**Exercise material**.

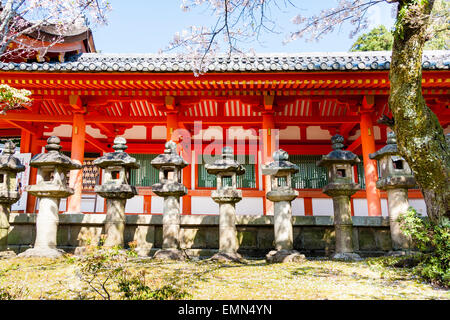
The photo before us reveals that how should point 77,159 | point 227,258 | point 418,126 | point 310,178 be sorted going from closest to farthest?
point 418,126, point 227,258, point 77,159, point 310,178

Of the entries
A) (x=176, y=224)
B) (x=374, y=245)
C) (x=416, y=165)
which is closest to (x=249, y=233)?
(x=176, y=224)

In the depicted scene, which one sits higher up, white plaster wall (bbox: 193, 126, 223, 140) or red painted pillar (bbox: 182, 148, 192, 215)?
white plaster wall (bbox: 193, 126, 223, 140)

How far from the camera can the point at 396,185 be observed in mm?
5836

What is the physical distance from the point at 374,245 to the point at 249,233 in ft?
8.07

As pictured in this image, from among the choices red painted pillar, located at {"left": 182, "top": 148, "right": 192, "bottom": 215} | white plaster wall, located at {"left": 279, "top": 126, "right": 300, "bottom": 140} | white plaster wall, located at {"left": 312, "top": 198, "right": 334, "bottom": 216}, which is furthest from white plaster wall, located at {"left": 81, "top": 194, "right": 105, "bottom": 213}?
white plaster wall, located at {"left": 312, "top": 198, "right": 334, "bottom": 216}

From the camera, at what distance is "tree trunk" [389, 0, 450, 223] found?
4004mm

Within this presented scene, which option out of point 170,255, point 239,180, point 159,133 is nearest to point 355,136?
point 239,180

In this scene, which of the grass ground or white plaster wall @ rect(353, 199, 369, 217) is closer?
the grass ground

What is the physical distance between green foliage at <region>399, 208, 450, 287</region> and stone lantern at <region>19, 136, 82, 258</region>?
18.9ft

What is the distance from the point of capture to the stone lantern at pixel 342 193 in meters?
5.93

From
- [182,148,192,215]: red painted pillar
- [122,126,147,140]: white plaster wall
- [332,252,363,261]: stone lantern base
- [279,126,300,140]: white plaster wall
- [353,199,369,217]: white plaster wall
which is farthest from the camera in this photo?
[122,126,147,140]: white plaster wall

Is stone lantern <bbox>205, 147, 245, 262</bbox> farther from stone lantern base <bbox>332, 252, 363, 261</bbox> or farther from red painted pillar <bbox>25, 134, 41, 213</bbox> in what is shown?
red painted pillar <bbox>25, 134, 41, 213</bbox>

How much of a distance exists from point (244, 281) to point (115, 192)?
3146mm

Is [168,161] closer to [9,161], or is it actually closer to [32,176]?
[9,161]
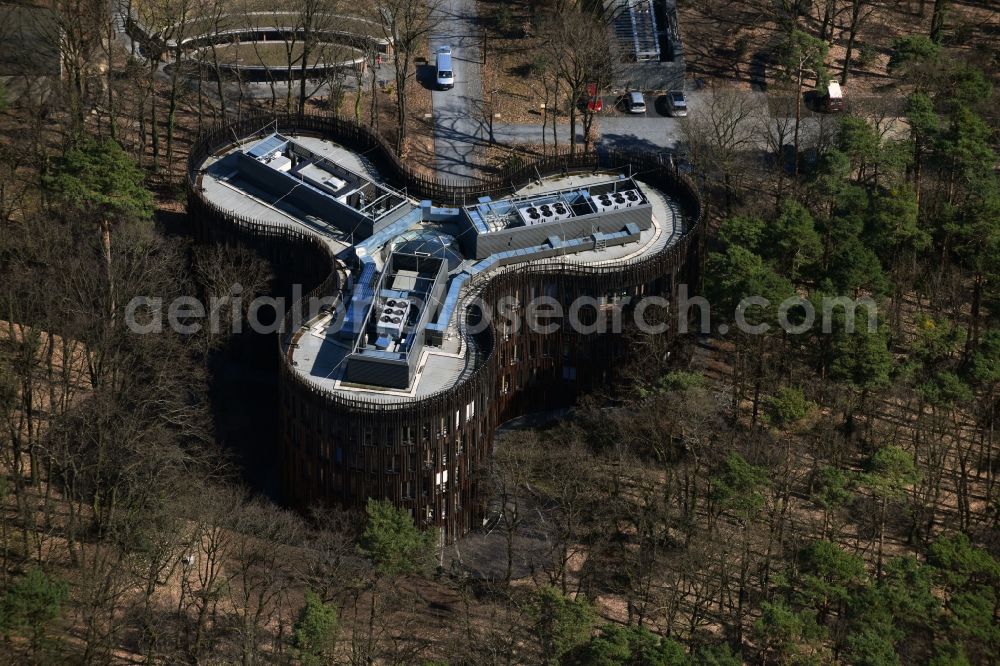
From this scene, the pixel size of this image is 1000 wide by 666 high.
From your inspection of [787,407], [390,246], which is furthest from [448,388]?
[787,407]

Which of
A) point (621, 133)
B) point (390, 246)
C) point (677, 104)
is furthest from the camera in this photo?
point (677, 104)

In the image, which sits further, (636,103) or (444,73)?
(444,73)

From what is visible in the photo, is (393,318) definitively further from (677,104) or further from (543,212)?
(677,104)

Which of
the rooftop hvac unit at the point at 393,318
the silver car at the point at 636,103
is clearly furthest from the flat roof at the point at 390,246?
the silver car at the point at 636,103

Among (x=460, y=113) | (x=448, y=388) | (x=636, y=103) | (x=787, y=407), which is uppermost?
(x=636, y=103)

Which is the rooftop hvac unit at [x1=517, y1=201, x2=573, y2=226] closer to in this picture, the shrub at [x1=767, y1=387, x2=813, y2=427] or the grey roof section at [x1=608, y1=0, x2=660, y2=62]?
the shrub at [x1=767, y1=387, x2=813, y2=427]

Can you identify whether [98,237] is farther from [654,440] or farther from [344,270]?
[654,440]

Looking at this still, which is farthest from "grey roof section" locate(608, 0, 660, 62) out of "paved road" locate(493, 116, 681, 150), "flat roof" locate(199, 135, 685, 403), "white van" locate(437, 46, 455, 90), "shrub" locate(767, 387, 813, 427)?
"shrub" locate(767, 387, 813, 427)

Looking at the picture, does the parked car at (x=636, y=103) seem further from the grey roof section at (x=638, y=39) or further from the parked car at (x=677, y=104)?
the grey roof section at (x=638, y=39)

**Problem description**. Write every entry out again exactly, dropping the pictures.

**Result of this exercise**.
The photo before us reveals that how should point 77,159 | point 227,258 | point 418,126 | point 310,178 be sorted going from closest to farthest?
point 418,126, point 227,258, point 77,159, point 310,178

Of the entries
A) (x=176, y=224)
B) (x=374, y=245)
C) (x=416, y=165)
which is closest to (x=249, y=233)?
(x=176, y=224)

In the depicted scene, which one sits higher up, white plaster wall (bbox: 193, 126, 223, 140) or red painted pillar (bbox: 182, 148, 192, 215)?
white plaster wall (bbox: 193, 126, 223, 140)

How far from the camera can the point at 396,185 be observed in mm?
5836

What is the physical distance from the point at 374,245 to the point at 249,233 in ft?
8.07

As pictured in this image, from among the choices red painted pillar, located at {"left": 182, "top": 148, "right": 192, "bottom": 215} | white plaster wall, located at {"left": 279, "top": 126, "right": 300, "bottom": 140} | white plaster wall, located at {"left": 312, "top": 198, "right": 334, "bottom": 216}, which is furthest from white plaster wall, located at {"left": 81, "top": 194, "right": 105, "bottom": 213}?
white plaster wall, located at {"left": 312, "top": 198, "right": 334, "bottom": 216}

From the camera, at what distance is "tree trunk" [389, 0, 450, 223] found?
4004mm

Within this presented scene, which option out of point 170,255, point 239,180, point 159,133 is nearest to point 355,136?
point 239,180

In this scene, which of the grass ground or white plaster wall @ rect(353, 199, 369, 217) is closer?
the grass ground

What is the physical distance between green foliage at <region>399, 208, 450, 287</region> and stone lantern at <region>19, 136, 82, 258</region>?
18.9ft

What is the distance from the point of capture to the stone lantern at pixel 342 193 in meters?
5.93

From
- [182,148,192,215]: red painted pillar
- [122,126,147,140]: white plaster wall
- [332,252,363,261]: stone lantern base
- [279,126,300,140]: white plaster wall
- [353,199,369,217]: white plaster wall
which is farthest from the camera in this photo?
[122,126,147,140]: white plaster wall

Is stone lantern <bbox>205, 147, 245, 262</bbox> farther from stone lantern base <bbox>332, 252, 363, 261</bbox> or farther from red painted pillar <bbox>25, 134, 41, 213</bbox> in what is shown?
red painted pillar <bbox>25, 134, 41, 213</bbox>

How much of a distance exists from point (244, 281) to point (115, 192)?
3146mm

Is [168,161] closer to [9,161], or is it actually closer to [32,176]?
[9,161]
From this scene, the pixel size of this image is 1000 wide by 666 high.
From your inspection of [787,407], [390,246], which is furthest from [448,388]?
[787,407]

Which of
A) point (621, 133)
B) point (390, 246)
C) point (677, 104)
is furthest from the camera in this photo?
point (677, 104)

In the image, which sits further, (636,103) or (444,73)?
(444,73)

From what is visible in the photo, is (393,318) definitively further from (677,104) or further from (543,212)?
(677,104)

Which of
the rooftop hvac unit at the point at 393,318
the silver car at the point at 636,103
is clearly furthest from the flat roof at the point at 390,246?
the silver car at the point at 636,103

Among (x=460, y=113) | (x=448, y=388) | (x=636, y=103) | (x=787, y=407), which is uppermost?
(x=636, y=103)

Which is the rooftop hvac unit at [x1=517, y1=201, x2=573, y2=226] closer to in this picture, the shrub at [x1=767, y1=387, x2=813, y2=427] or the grey roof section at [x1=608, y1=0, x2=660, y2=62]?
the shrub at [x1=767, y1=387, x2=813, y2=427]

Can you identify whether [98,237] is farther from [654,440] or farther from [344,270]?
[654,440]

Looking at this still, which is farthest from "grey roof section" locate(608, 0, 660, 62) out of "paved road" locate(493, 116, 681, 150), "flat roof" locate(199, 135, 685, 403), "white van" locate(437, 46, 455, 90), "shrub" locate(767, 387, 813, 427)?
"shrub" locate(767, 387, 813, 427)

Looking at the picture, does the parked car at (x=636, y=103) seem further from the grey roof section at (x=638, y=39) or further from the parked car at (x=677, y=104)?
the grey roof section at (x=638, y=39)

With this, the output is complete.